Monday 19 October 2015

Untitled SETI Story - Part III

Madeleine Browne smoothed out the freshly-printed press-package on her desk.
"And how did you get my direct number?"
She was just finishing the press conference announcement for the SETI website when the phone had rung.

NASA.

Specifically someone named Julie Shin at the National Astrobiology Institute. Somehow she had caught wind of the goings on in Puerto Rico before the press. She knew someone in Heliophysics at Goddard who knew somebody on something called RAGSS at Arecibo who knew somebody working for SETI there... probably this intern, Daisy Tobin. Word gets around. Someone in the NAI Press Office had had dealings with her, and he gave her the number. Matt Brinker, probably - he was the SETI attaché to the NAI.

This would be the first of many calls - and they'd get increasingly impolite as the story gained traction. Maddy had been a press officer for a dozen different non-profits, each more "fringe" than the last, and she'd been through this circus too many times to count. Luckily this was just a personal-interest call.

"The watch-word is patience and restraint.
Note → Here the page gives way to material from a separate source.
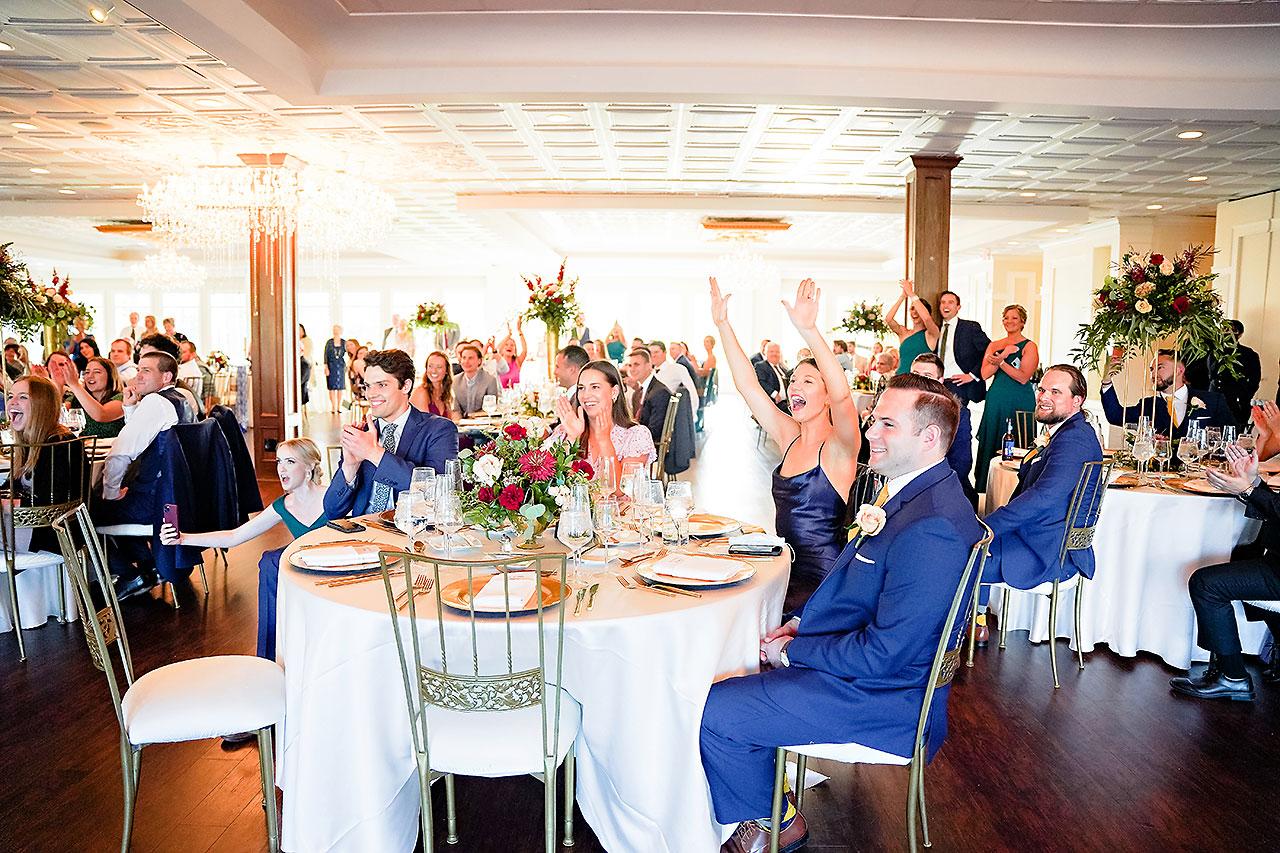 Nadia Parker Black Iris Estate Carmel Indiana Wedding May 2021 238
We need to confirm this with as many different instruments as possible, and then set about analysing the signal to confirm artificiality."

The same note of caution was re-stated the next day in front of a roomful of gathered journos - from science magazines, websites, a few newspaper sci correspondents, two TV news stations, and as many wing-nut conspiracy sites as you could shake a stick at. Not a great showing for what could-be-but-likely-wasn't the Greatest Discovery In The History Of HumankindTM, but a respectably full room, given the short notice.

"SETI's Allen Telescope Array in California is currently undergoing an upgrade, but has been partially brought back online to provide more detailed analysis of the signal." She gulped. "NASA have - incredibly generously - offered to attempt to detect the signal with a number of their outer-Solar-System assets, namely New Horizons and the Voyagers. We cannot express our gratitude enough, as this will help to pin down the distance to the signal source via triangulation."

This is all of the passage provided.